PROVIDED TEXT

________________________________________

Friday, 16 March 2012

Using derby style table functions to load data into SQLFire

Loading data into SQLFire can be done various ways including using Spring Batch with CSV files, Apache DDLUtils or direct JDBC connections pulling data into SQLFire. The approach below is yet another way. In this example we load the Oracle HR schema table "departments" into a SQLFire distributed system.

1. Create a java class with code that simple queries the table data and returns it as aJDBC ResultSet.

package vmware.au.se.sqlfire.derby;

import java.sql.Connection;
import java.sql.DriverManager;
import java.sql.ResultSet;
import java.sql.SQLException;
import java.sql.Statement;

import oracle.jdbc.OracleDriver;

public class DepartmentTable 
{

 public static String SQL = "select * from departments";
 
 public static ResultSet read() throws SQLException
 {
        Connection conn = getConnection();
        Statement  stmt = conn.createStatement(); 
        ResultSet  rset = stmt.executeQuery(SQL);
        
        return rset;
 }
 
 public static Connection getConnection() throws SQLException
 {
     String username = "hr";
     String password = "hr";
     String thinConn = "jdbc:oracle:thin:@172.16.101.70:1521/linux11gr2";
     DriverManager.registerDriver(new OracleDriver());
     Connection conn = DriverManager.getConnection(thinConn,username,password);
     conn.setAutoCommit(false);
     return conn;
 }
 
} 

2. Add the JAR file with the class above as well as the Oracle JDBC jar file to the system CLASSPATH as shown below.

export CUR_DIR=`pwd`
export CLASSPATH=$CUR_DIR/lib/ojdbc6.jar:$CUR_DIR/lib/derby-funct.jar

Note: This ensures when we start our SQLFire nodes they will have the classes avaiable on the classpath

3. Start the SQLFire servers as shown below.

> sqlf server start -server-groups=MYGROUP -locators=localhost[41111] -client-bind-address=localhost -client-port=1528 -dir=server1 -classpath=$CLASSPATH &

> sqlf server start -server-groups=MYGROUP -locators=localhost[41111] -client-bind-address=localhost -client-port=1529 -dir=server2 -classpath=$CLASSPATH &

4. Log into the distributed system using the CLI and run the SQL as follows to create the table in SQLFire which will store the same dataset from the Oracle "departments" table.

________________________________________

RECORDS TO USE
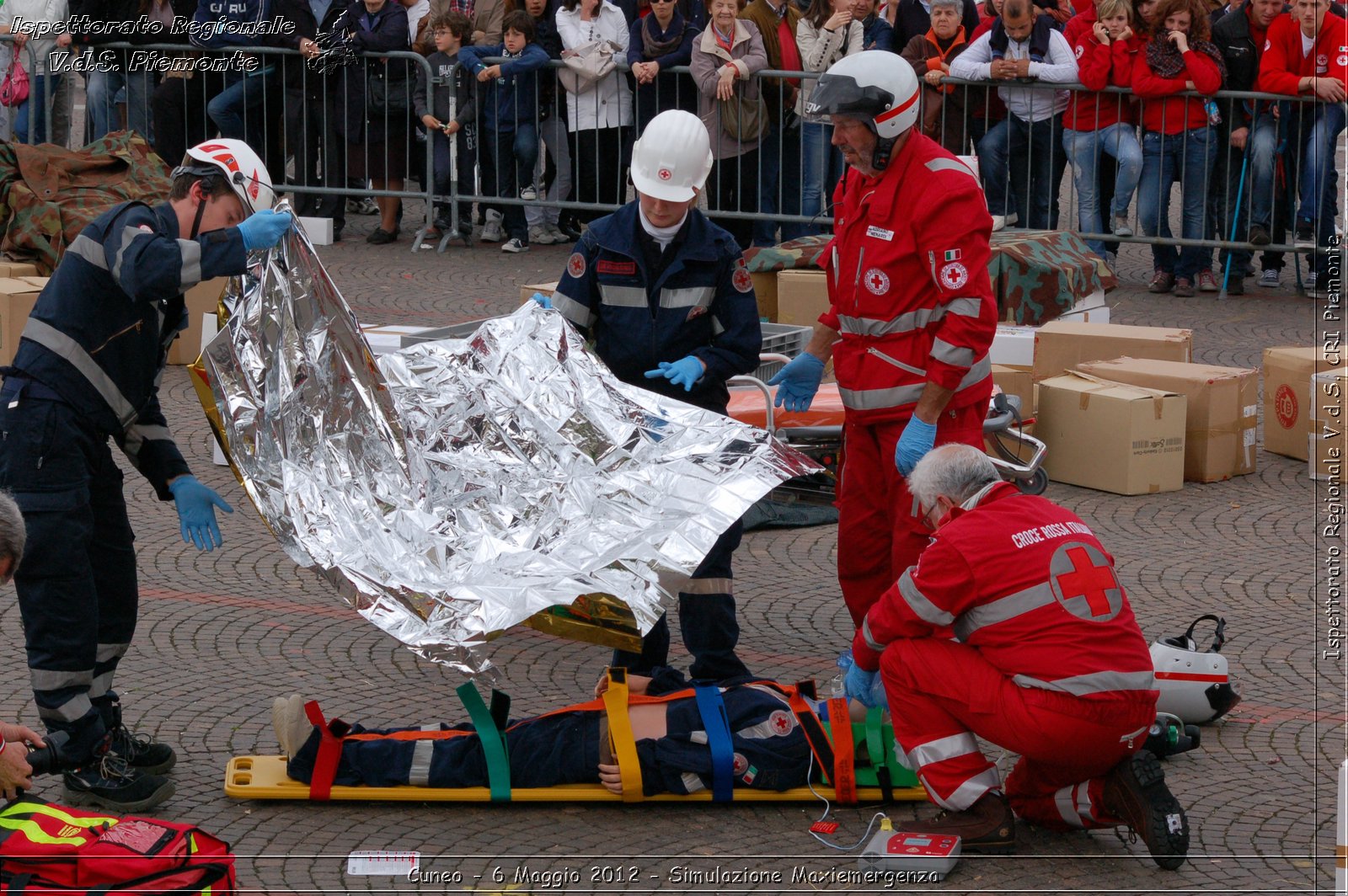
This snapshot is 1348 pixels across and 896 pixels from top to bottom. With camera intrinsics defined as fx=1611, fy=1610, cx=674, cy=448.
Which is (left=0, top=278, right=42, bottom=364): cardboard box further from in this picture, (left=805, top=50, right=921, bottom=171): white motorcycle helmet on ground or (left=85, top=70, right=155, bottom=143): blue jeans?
(left=805, top=50, right=921, bottom=171): white motorcycle helmet on ground

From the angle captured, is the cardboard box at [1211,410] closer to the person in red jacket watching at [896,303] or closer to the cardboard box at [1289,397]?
the cardboard box at [1289,397]

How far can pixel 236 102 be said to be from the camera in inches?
513

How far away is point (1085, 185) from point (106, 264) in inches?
343

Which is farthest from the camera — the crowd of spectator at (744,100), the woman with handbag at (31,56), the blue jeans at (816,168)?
the woman with handbag at (31,56)

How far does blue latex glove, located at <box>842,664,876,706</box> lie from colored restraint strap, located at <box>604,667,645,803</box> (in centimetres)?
67

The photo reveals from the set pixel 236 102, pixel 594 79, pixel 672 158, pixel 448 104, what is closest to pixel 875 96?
pixel 672 158

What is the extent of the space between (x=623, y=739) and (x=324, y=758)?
876 millimetres

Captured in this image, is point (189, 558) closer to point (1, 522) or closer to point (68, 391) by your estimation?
point (68, 391)

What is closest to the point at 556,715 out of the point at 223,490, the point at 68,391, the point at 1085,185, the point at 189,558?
the point at 68,391

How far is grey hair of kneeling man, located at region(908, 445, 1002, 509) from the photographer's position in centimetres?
454

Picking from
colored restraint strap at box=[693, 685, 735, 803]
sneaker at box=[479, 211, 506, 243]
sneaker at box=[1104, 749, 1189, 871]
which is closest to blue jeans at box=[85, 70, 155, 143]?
sneaker at box=[479, 211, 506, 243]

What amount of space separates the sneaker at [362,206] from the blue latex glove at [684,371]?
962 centimetres

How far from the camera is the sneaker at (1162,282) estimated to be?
38.9 ft

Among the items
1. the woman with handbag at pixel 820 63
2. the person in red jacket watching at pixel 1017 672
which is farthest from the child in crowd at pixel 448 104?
the person in red jacket watching at pixel 1017 672
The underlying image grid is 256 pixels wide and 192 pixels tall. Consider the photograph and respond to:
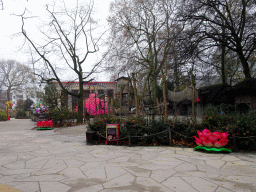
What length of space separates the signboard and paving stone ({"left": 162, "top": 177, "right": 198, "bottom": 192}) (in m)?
4.60

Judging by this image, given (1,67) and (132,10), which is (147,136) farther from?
(1,67)

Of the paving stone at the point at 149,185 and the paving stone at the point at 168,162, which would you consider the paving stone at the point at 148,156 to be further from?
the paving stone at the point at 149,185

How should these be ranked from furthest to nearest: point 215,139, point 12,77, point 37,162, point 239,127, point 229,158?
point 12,77 → point 239,127 → point 215,139 → point 229,158 → point 37,162

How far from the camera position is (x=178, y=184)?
4031mm

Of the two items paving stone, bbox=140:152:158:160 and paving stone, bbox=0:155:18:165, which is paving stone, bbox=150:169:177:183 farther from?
paving stone, bbox=0:155:18:165

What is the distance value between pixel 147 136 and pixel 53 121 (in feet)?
39.3

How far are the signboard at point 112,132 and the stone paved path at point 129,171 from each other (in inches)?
65.3

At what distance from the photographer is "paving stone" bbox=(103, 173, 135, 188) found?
13.1 ft

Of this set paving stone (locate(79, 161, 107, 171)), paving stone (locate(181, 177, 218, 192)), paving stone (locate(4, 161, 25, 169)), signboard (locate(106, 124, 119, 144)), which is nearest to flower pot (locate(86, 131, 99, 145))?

________________________________________

DIRECTIVES
1 – Reproduce the SQLFire post word for word, from start to finish.
2 – Pick out every line in the records that contains the word "paving" and copy each one.
The records have no connection to the SQLFire post.

TASK-BY-TASK OUTPUTS
1 –
Friday, 16 March 2012

Using derby style table functions to load data into SQLFire

Loading data into SQLFire can be done various ways including using Spring Batch with CSV files, Apache DDLUtils or direct JDBC connections pulling data into SQLFire. The approach below is yet another way. In this example we load the Oracle HR schema table "departments" into a SQLFire distributed system.

1. Create a java class with code that simple queries the table data and returns it as aJDBC ResultSet.

package vmware.au.se.sqlfire.derby;

import java.sql.Connection;
import java.sql.DriverManager;
import java.sql.ResultSet;
import java.sql.SQLException;
import java.sql.Statement;

import oracle.jdbc.OracleDriver;

public class DepartmentTable 
{

 public static String SQL = "select * from departments";
 
 public static ResultSet read() throws SQLException
 {
        Connection conn = getConnection();
        Statement  stmt = conn.createStatement(); 
        ResultSet  rset = stmt.executeQuery(SQL);
        
        return rset;
 }
 
 public static Connection getConnection() throws SQLException
 {
     String username = "hr";
     String password = "hr";
     String thinConn = "jdbc:oracle:thin:@172.16.101.70:1521/linux11gr2";
     DriverManager.registerDriver(new OracleDriver());
     Connection conn = DriverManager.getConnection(thinConn,username,password);
     conn.setAutoCommit(false);
     return conn;
 }
 
} 

2. Add the JAR file with the class above as well as the Oracle JDBC jar file to the system CLASSPATH as shown below.

export CUR_DIR=`pwd`
export CLASSPATH=$CUR_DIR/lib/ojdbc6.jar:$CUR_DIR/lib/derby-funct.jar

Note: This ensures when we start our SQLFire nodes they will have the classes avaiable on the classpath

3. Start the SQLFire servers as shown below.

> sqlf server start -server-groups=MYGROUP -locators=localhost[41111] -client-bind-address=localhost -client-port=1528 -dir=server1 -classpath=$CLASSPATH &

> sqlf server start -server-groups=MYGROUP -locators=localhost[41111] -client-bind-address=localhost -client-port=1529 -dir=server2 -classpath=$CLASSPATH &

4. Log into the distributed system using the CLI and run the SQL as follows to create the table in SQLFire which will store the same dataset from the Oracle "departments" table.

2 –
What length of space separates the signboard and paving stone ({"left": 162, "top": 177, "right": 198, "bottom": 192}) (in m)?
Of the paving stone at the point at 149,185 and the paving stone at the point at 168,162, which would you consider the paving stone at the point at 148,156 to be further from?
the paving stone at the point at 149,185
Of the two items paving stone, bbox=140:152:158:160 and paving stone, bbox=0:155:18:165, which is paving stone, bbox=150:169:177:183 farther from?
paving stone, bbox=0:155:18:165
At what distance from the photographer is "paving stone" bbox=(103, 173, 135, 188) found?
Of this set paving stone (locate(79, 161, 107, 171)), paving stone (locate(181, 177, 218, 192)), paving stone (locate(4, 161, 25, 169)), signboard (locate(106, 124, 119, 144)), which is nearest to flower pot (locate(86, 131, 99, 145))?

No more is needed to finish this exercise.